— SELECTED PASSAGE —
⁂

Thanks, it works now and takes much less space then the sparse file and is much faster to access. What do I need to do to have it mounted automatically each boot?

I think I found out I have to run losetup each boot and after that load block2mtd (because it needs the /dev/loop). How could this be done most easily? And when adding the jffs2 file to fstab, what parameters are needed? For example the sparse method used loop,noatime and some more.

Also where exactly is the portage tree stored? Is it like that:

/tmp/portage.jffs2 -> /dev/loop0 -> /dev/mtdblock0 -> /usr/portage ? But if the actual data is in portage.jffs2, why is the file placed in /tmp? The data is not only needed temporarily, if I got it right.

----------

## xming

 *bur wrote:*   

> Thanks, it works now and takes much less space then the sparse file and is much faster to access. What do I need to do to have it mounted automatically each boot?

⁂

— SUPPLIED DATA —
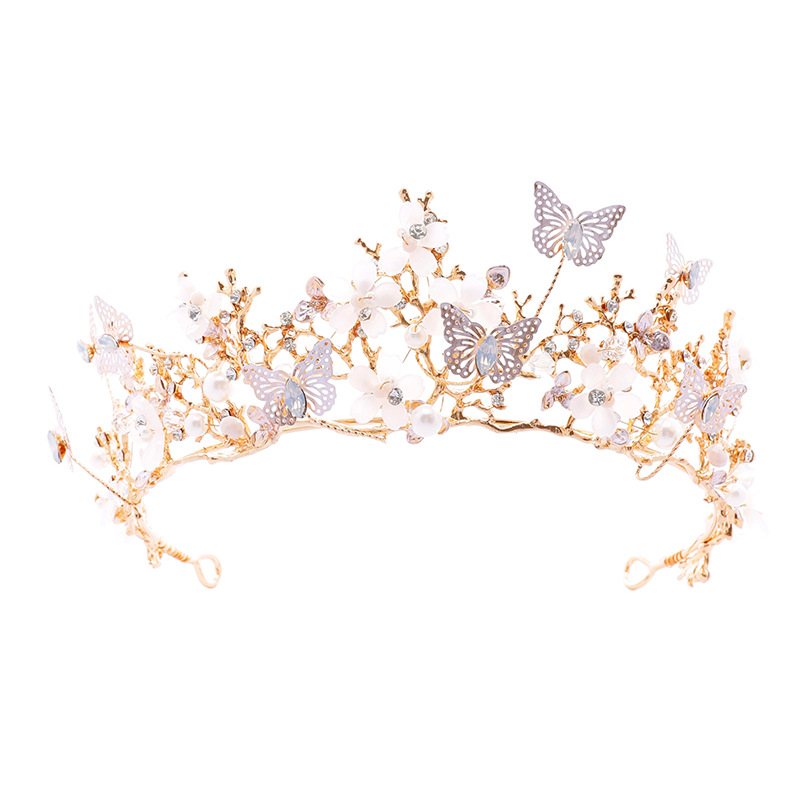 Brautkrounenset mat dräi Deeler, Accessoiren fir Hochzäitskleeder vun héijer Qualitéit, Krounenhalskette fir Kappschmuck, Hoeraccessoiren fir Fraen, Bëschpäiperleken_voghion.com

⁂

— WORK INSTRUCTIONS —
Answer these questions from the forum excerpt on the jffs2 portage tree:
1. Which module does the poster say must be loaded after running losetup at each boot?
2. Which two mount options does the poster name for the sparse method?
3. In which directory is the portage.jffs2 file placed?

— RESULT —
1. block2mtd
2. loop and noatime
3. /tmp